The Greenplum Database management utilities also require that the MASTER_DATA_DIRECTORY environment variable be set. This should point to the directory created by the gpinitsystem utility in the master data directory location.
To set up your user environment for Greenplum
- Make sure you are logged in as
gpadmin:
$ su - gpadmin
- Open your profile file (such as .bashrc) in a text
editor. For example:
$ vi ~/.bashrc
- Add lines to this file to source the greenplum_path.sh
file and set the MASTER_DATA_DIRECTORY environment variable. For
example:
source /usr/local/greenplum-db/greenplum_path.sh export MASTER_DATA_DIRECTORY=/data/master/gpseg-1
- (Optional) You may also want to set some client session environment
variables such as PGPORT, PGUSER and
PGDATABASE for convenience. For
example:
export PGPORT=5432 export PGUSER=gpadmin export PGDATABASE=default_login_database_name
- Save and close the file.
- After editing the profile file, source it to make the changes active.

ENTRIES:

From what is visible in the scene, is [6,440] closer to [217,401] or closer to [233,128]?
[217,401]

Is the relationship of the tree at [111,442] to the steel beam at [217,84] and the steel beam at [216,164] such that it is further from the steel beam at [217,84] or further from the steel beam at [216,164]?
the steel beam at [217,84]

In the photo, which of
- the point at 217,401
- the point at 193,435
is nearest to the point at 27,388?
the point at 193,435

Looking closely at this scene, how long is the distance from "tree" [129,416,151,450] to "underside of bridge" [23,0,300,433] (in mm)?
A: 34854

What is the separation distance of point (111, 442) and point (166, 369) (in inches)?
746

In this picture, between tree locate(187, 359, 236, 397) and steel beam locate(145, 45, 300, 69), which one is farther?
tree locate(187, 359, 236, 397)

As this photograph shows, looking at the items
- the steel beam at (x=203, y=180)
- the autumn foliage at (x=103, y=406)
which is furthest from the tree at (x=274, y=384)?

TASKS FOR THIS EXERCISE:
[1] Name every environment variable mentioned in the Greenplum environment setup text.
[2] Continue the Greenplum environment setup text from its final sentence.

THE RESULTS:
[1] MASTER_DATA_DIRECTORY, PGPORT, PGUSER, PGDATABASE

[2]
For example:
$ source ~/.bashrc
- If you have a standby master host, copy your environment file to the
standby master as well. For
example:
$ cd ~ $ scp .bashrc standby_hostname:`pwd`
Next Steps
After your system is up and running, the next steps are:
Allowing Client Connections
After a Greenplum Database is first initialized it will only allow local connections to the database from the gpadmin role (or whatever system user ran gpinitsystem). If you would like other users or client machines to be able to connect to Greenplum Database, you must give them access. See the Greenplum Database Administrator Guide for more information.
Creating Databases and Loading Data
After verifying your installation, you may want to begin creating databases and loading data. See the Greenplum Database Administrator Guide for more information about creating databases, schemas, tables, and other database objects in Greenplum Database and loading your data.